While the world grapples with COVID-19, of containing the virus and developing a vaccine, it’s useful to look at another virus and how its impact on humanity has been almost eradicated.
At one time polio was as much a public health menace as COVID-19 is today. The infectious poliomyelitis can infect a person’s spinal cord. Paralysis is a possibility. So is death.
Polio had been terrorizing humanity for thousands of years. It was described by the ancient Egyptians. Renaissance painters produced images of people with deformities associated with polio.
The first reported Canadian case was in Hamilton in 1910. A young girl became ill and died in hospital. Polio spread quickly to places like Niagara Falls, Windsor and Toronto.
It didn’t go away. In 1937 alone, almost 4,000 cases were reported in Canada. Of those, 2,546 cases and 119 deaths were in Ontario. Many were children.
Polio’s impact in Canada peaked in 1953. That year, almost 9,000 cases were recorded. There were 500 deaths. Up until COVID-19 it was the most serious national epidemic Canadians had experienced since the 1918-20 Spanish flu pandemic.
But that all changed in 1955 when the discovery of a vaccine was announced. Dr. Jonas Salk and Dr. Thomas Francis were the lead researchers for a vaccine had taken years to develop.
Relief for Canadians quickly followed. It was a polio victim who issued a promise that Canada’s children would be protected. As federal health minister, Paul Martin Sr. promised that one million children would be inoculated by July 1955.

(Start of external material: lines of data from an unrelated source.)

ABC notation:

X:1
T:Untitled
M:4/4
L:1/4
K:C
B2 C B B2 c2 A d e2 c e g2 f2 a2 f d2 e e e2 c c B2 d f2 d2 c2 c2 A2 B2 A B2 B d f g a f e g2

Between April 1955 and June 1957, roughly 1.8 million children in Canada, along with young people 17 and younger, were vaccinated.
By the end of 1957, four million doses had been dispensed.
By 1962, an oral vaccine had been developed.
Canada wasn’t declared to be polio-free until 1994. It took a long time – almost 40 years – to eradicate polio from a modern country with universal health care and an infrastructure that provides clean drinking water and excellent public sanitation for almost all of its citizens.
Polio is still a public health challenge elsewhere in the world. Yet its impact has been greatly diminished. Since 1985, Rotary International has focused on bringing the vaccine to the world. Over 2.5 billion children have been inoculated.
Only a handful of nations now report polio cases. And rather than thousands, the cases are now counted in the dozens.
Humanity’s triumph over polio didn’t happen overnight. But it still happened.